## Work to do:
Please arrange the data as a Markdown table with the columns "Row" and "Text," starting at the line that contains "As seen in the" and ending at the end of the data. Number each row, and leave out the pictures and any blank lines.

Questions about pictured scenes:
----------
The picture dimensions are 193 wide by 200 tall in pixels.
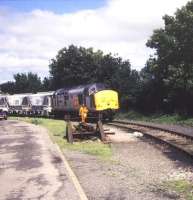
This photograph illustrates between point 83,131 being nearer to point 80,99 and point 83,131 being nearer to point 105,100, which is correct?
point 105,100

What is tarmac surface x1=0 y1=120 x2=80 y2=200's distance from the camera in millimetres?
12797

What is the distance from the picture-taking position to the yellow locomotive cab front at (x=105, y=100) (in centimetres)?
4442

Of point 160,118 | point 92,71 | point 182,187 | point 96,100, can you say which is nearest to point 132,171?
point 182,187

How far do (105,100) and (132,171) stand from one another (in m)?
28.6

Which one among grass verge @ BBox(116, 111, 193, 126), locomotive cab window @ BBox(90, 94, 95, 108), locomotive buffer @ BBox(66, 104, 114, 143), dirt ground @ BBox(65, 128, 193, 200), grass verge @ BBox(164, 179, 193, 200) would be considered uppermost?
locomotive cab window @ BBox(90, 94, 95, 108)

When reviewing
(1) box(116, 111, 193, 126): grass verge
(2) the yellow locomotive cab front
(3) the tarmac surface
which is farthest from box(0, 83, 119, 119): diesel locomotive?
(3) the tarmac surface

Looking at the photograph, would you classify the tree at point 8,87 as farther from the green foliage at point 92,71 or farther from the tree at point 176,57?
the tree at point 176,57

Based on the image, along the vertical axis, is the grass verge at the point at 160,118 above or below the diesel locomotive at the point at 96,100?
below

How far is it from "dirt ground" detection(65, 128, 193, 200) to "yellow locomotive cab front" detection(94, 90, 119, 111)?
64.5 feet

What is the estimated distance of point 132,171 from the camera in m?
16.5

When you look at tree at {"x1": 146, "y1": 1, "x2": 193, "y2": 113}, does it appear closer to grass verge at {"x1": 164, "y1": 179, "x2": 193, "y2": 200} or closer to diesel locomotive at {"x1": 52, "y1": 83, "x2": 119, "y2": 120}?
diesel locomotive at {"x1": 52, "y1": 83, "x2": 119, "y2": 120}

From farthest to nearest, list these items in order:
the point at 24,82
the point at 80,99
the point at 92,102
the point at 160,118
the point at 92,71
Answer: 1. the point at 24,82
2. the point at 92,71
3. the point at 80,99
4. the point at 160,118
5. the point at 92,102

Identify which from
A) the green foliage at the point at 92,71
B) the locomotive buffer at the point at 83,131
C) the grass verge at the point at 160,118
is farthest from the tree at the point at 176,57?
the locomotive buffer at the point at 83,131

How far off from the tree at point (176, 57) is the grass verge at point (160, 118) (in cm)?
175
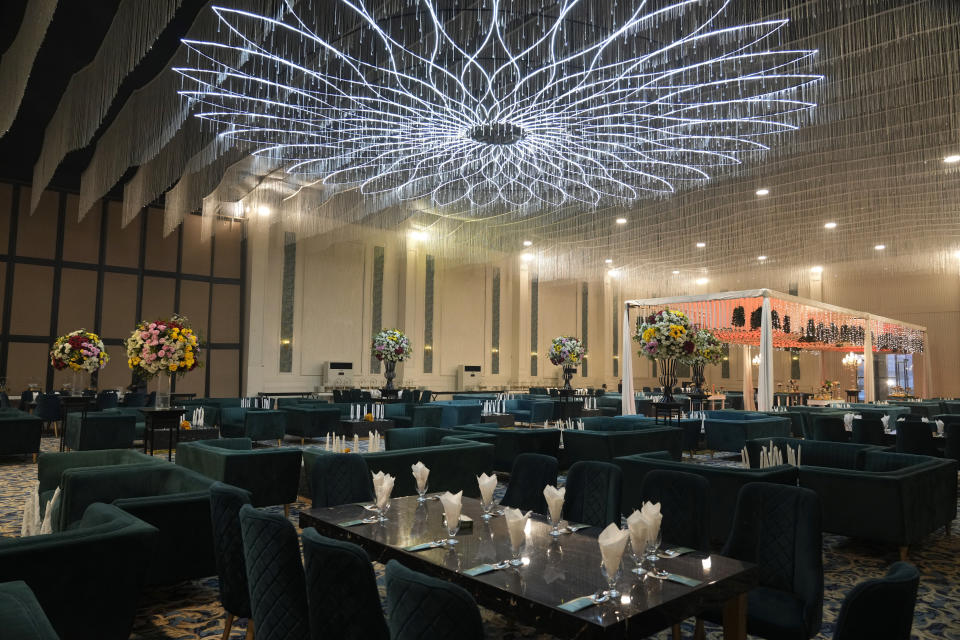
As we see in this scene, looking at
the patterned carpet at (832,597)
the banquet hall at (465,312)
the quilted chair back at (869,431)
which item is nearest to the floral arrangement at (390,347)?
the banquet hall at (465,312)

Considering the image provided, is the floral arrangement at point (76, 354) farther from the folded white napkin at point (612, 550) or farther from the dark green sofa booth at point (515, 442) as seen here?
the folded white napkin at point (612, 550)

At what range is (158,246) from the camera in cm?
1580

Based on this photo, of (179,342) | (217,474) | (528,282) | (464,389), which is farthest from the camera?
(528,282)

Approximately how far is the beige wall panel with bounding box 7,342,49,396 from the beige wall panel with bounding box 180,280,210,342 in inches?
122

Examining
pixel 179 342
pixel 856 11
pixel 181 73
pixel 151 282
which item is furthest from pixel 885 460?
pixel 151 282

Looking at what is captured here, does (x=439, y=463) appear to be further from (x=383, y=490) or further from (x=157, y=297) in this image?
(x=157, y=297)

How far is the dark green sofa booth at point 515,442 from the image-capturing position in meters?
7.54

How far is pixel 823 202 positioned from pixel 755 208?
1395 mm

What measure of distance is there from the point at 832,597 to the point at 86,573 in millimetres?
4063

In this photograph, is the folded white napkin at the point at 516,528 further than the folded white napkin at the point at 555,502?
No

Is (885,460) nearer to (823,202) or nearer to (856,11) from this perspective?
(856,11)

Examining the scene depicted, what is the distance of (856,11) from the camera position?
7.15m

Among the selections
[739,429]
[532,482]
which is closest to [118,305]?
[739,429]

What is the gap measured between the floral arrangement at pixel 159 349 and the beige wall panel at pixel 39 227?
9619 millimetres
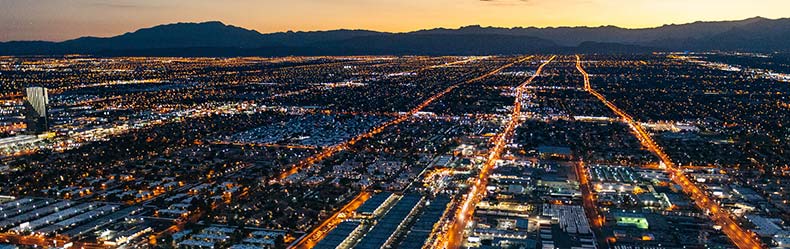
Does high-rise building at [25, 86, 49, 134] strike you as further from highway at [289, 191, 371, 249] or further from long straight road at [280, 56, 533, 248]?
highway at [289, 191, 371, 249]

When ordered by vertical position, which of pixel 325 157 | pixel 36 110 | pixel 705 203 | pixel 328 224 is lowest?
pixel 705 203

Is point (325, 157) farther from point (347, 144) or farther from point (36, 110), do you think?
point (36, 110)

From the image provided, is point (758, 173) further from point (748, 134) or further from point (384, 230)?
point (384, 230)

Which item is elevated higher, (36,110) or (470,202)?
(36,110)

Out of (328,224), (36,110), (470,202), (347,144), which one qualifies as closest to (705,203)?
(470,202)

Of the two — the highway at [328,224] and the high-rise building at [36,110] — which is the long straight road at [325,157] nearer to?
the highway at [328,224]

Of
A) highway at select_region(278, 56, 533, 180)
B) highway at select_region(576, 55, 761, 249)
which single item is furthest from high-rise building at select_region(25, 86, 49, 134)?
highway at select_region(576, 55, 761, 249)

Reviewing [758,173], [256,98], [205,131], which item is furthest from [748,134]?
[256,98]

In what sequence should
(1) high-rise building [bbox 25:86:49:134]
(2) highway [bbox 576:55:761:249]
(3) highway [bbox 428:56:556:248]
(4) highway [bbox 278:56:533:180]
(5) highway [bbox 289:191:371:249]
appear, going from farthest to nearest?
(1) high-rise building [bbox 25:86:49:134] → (4) highway [bbox 278:56:533:180] → (2) highway [bbox 576:55:761:249] → (3) highway [bbox 428:56:556:248] → (5) highway [bbox 289:191:371:249]

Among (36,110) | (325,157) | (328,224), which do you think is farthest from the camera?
(36,110)
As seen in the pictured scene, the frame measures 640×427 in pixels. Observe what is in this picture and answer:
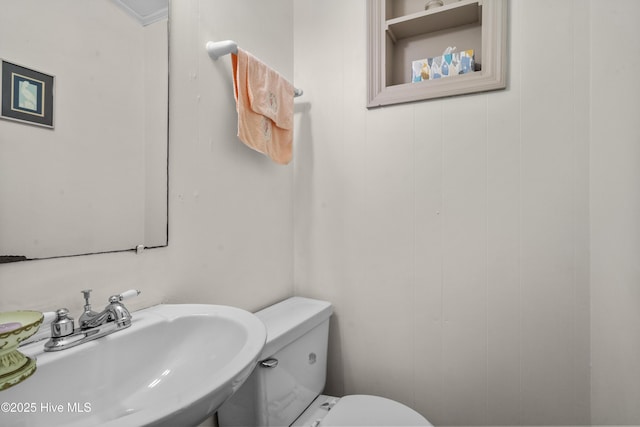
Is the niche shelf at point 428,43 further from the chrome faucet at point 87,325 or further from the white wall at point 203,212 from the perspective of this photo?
the chrome faucet at point 87,325

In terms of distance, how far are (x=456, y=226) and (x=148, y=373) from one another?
107cm

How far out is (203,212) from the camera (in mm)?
1059

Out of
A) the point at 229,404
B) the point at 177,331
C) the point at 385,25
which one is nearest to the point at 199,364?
the point at 177,331

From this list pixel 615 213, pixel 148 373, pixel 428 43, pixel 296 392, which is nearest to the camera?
pixel 148 373

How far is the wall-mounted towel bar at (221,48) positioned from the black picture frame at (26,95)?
1.59 feet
----------
## Written answer:
| Row | Text |
|---|---|
| 1 | As seen in the pictured scene, the frame measures 640×427 in pixels. Observe what is in this picture and answer: |
| 2 | Is the niche shelf at point 428,43 further from the chrome faucet at point 87,325 or further from the white wall at point 203,212 from the perspective of this photo? |
| 3 | the chrome faucet at point 87,325 |
| 4 | In terms of distance, how far are (x=456, y=226) and (x=148, y=373) from one another? |
| 5 | 107cm |
| 6 | How far out is (203,212) from the camera (in mm)? |
| 7 | 1059 |
| 8 | Out of |
| 9 | A) the point at 229,404 |
| 10 | B) the point at 177,331 |
| 11 | C) the point at 385,25 |
| 12 | which one is nearest to the point at 199,364? |
| 13 | the point at 177,331 |
| 14 | From this list pixel 615 213, pixel 148 373, pixel 428 43, pixel 296 392, which is nearest to the camera? |
| 15 | pixel 148 373 |
| 16 | How far is the wall-mounted towel bar at (221,48) positioned from the black picture frame at (26,95)? |
| 17 | 1.59 feet |